@marcusfernstrom/sif
v1.0.2
Published
SQL Injection Finder - Scan your JS source code for potential SQL injection vectors
Downloads
2
Readme
SIF / SQL Injection Finder
Scan your JavaScript code for potential SQL injection vectors
Install
npm i -g @marcusfernstrom/sif
Use
From commandline/terminal run sif <directory>
where directory is the root of your project.
If a file has a potential SQL injection vector it shows up in red.

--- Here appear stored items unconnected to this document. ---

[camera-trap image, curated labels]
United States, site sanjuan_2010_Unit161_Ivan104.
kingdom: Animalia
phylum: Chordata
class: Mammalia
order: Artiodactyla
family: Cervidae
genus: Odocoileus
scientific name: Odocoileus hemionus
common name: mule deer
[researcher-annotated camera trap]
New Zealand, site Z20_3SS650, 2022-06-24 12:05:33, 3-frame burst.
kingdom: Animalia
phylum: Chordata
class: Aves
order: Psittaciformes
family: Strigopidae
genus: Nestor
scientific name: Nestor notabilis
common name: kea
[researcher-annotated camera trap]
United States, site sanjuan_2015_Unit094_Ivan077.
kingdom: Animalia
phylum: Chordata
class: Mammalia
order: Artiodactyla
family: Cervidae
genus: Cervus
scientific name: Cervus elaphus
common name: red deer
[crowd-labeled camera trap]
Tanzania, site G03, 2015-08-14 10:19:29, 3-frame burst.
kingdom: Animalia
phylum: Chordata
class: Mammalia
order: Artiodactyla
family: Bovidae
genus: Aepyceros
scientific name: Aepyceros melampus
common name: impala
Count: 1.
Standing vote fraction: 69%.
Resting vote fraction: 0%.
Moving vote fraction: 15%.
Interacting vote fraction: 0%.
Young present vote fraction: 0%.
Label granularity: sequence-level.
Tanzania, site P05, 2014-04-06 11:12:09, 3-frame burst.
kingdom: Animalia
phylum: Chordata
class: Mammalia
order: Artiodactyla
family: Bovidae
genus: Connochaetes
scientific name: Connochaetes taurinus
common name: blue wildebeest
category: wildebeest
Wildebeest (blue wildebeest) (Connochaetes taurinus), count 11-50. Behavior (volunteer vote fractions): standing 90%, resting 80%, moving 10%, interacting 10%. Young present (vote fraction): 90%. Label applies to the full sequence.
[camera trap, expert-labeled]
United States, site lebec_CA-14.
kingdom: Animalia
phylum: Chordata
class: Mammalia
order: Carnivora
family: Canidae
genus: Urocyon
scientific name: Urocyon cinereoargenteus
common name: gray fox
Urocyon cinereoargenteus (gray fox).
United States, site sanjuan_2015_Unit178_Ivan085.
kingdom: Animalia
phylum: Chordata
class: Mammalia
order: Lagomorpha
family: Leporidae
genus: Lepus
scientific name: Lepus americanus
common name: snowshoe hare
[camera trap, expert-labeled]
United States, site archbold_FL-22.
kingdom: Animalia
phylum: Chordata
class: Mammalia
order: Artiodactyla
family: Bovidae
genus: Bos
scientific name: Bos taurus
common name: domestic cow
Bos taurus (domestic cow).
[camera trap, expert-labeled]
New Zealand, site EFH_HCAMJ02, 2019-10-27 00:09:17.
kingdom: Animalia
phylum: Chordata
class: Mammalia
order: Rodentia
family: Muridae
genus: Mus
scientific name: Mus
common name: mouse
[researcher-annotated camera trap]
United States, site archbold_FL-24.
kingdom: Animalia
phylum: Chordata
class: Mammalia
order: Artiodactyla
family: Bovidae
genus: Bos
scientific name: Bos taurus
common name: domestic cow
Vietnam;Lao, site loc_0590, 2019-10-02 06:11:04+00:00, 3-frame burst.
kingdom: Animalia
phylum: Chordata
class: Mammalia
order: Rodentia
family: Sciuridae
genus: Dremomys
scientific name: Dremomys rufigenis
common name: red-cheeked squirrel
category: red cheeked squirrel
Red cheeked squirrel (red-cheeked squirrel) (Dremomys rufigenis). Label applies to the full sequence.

SIF will exit with error code 1 if it found any risky SQL, useful if you want to add it to a build script.
How
SIF grabs all .js files in the directory (recursively) and scans them for MySQL queries .query(
, when it finds them it collects the SQL statement and analyzes it for string concatenation as well as string literals.
Notes
SIF does not follow variables. A fairly common pattern is to use constants for SQL statements, such as
connection.query(SQL_GET_ALL_USERS, function (error, results, fields) {
if (error) throw error;
console.log('The solution is: ', results[0].solution);
});
const SQL_GET_ALL_USERS = `
...sql here
`;
Following variables like this is planned for a future version.
This is an early version, please report false positives and false negatives along with the SQL when possible so I can improve the accuracy.